Saturday, 13 February 2021

Special Guest Blogger: Jesse James

I seem to have evolved into a Robin Hood type figure which is half right, i certainly did the first part of stealing but i never gave to the poor, i spent my money on whiskey, bullets and Zerelda, my wife Zeralda that is, not my mum Zeralda.
That did get a bit confusing, having a wife and a mum with the same name but it was a family thing, her being my mum's niece and my cousin.     
Our gang, the James-Younger Gang was one of the most well-known and most wanted criminal organizations of our day committing robberies across 10 states but we started out as part of the irregular military forces called Bushwackers and when General Robert E. Lee surrendered at the Appomattox Court House, we just carried on fighting and we killed the Union soldiers sent to track us down and mutilated their bodies.
When i got shot in the chest, i was nursed back to health with the help of Zerelda (not my Mum) and we were married soon afterwards and then my brother Frank and i joined up with four Younger brothers and off we went but as our actions were considered the South continuing the fight against the hated North, the South loved us, one Newspaper calling us their equivalent of Lancelot and King Arthur.
We first gained notoriety when we robbed a bank in Gallatin and shot the teller and then moved onto robbing trains for which we would dress up in the white robes of the KKK which got the Pinkerton lawmen on our backs and they raided our family farm and threw an explosive into the farmhouse and killed my brother and blew off one of my mum's arms.
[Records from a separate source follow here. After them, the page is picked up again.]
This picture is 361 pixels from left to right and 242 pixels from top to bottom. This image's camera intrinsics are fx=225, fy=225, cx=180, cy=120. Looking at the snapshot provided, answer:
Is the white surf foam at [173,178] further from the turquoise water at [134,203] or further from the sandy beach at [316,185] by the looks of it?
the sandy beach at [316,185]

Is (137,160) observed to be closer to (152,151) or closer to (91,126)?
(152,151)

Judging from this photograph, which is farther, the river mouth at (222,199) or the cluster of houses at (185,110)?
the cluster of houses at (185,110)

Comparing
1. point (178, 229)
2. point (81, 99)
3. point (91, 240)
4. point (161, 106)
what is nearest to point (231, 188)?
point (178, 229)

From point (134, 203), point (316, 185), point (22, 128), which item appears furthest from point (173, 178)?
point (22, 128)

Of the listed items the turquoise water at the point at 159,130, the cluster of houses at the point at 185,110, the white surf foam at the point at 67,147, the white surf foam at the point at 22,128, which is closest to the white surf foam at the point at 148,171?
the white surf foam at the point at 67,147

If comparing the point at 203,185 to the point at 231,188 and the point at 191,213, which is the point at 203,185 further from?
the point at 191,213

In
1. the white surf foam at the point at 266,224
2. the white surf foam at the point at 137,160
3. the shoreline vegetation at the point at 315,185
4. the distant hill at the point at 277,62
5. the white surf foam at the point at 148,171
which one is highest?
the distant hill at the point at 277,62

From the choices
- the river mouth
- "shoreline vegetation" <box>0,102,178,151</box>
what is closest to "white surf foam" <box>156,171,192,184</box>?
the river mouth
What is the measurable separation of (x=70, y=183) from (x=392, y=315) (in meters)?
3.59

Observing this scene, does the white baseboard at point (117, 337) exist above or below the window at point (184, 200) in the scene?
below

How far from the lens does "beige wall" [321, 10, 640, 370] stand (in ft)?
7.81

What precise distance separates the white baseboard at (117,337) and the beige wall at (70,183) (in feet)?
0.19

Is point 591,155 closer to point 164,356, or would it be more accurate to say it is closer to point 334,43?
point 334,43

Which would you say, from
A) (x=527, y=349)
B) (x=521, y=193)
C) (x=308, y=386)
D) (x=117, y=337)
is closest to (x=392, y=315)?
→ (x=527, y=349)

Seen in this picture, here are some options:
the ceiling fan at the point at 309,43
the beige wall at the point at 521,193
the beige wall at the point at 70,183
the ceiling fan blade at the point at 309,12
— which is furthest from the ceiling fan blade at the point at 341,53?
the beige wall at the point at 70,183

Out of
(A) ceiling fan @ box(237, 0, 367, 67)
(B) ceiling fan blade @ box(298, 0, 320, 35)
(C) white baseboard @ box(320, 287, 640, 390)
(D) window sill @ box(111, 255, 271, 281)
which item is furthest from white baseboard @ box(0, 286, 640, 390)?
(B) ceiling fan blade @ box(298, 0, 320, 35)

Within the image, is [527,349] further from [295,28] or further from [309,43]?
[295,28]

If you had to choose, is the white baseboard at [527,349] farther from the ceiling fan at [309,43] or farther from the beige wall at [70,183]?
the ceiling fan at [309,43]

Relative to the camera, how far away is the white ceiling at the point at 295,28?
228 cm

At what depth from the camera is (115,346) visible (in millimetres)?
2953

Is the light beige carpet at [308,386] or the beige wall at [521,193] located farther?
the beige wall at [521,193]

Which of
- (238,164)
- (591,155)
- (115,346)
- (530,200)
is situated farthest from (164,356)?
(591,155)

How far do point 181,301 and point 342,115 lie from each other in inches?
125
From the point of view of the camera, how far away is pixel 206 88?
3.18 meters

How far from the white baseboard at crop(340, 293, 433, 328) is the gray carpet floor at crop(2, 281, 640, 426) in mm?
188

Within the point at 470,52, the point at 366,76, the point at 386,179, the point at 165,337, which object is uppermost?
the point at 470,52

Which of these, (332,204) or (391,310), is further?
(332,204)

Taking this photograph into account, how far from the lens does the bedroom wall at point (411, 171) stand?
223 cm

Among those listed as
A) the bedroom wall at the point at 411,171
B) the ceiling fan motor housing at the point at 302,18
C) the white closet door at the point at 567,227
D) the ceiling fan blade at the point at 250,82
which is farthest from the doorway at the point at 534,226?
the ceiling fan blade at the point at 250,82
Our gang came to a bloody end when we attempted to rob a bank in Minnesota when the townsfolk decided they didn't want us to steal their money and fought back, killing the Younger brothers with me and my brother Frank being the only ones to survive.
Frank took it as a sign to hang up his gun but i recruited another gang and after another bout of robberies was hiding out in the home of the Robert and Charley Ford brothers.
Unfortunately for me, Robert made a deal with the law and to save his own hide, told me to look at a painting on the wall and then shot me in the back of the head but for what it’s worth, my mother made sure that my epithet read as follows: 'In Loving Memory of my Beloved Son, Murdered by a Traitor and Coward Whose Name is not Worthy to Appear Here.” At least she didn’t hold a grudge.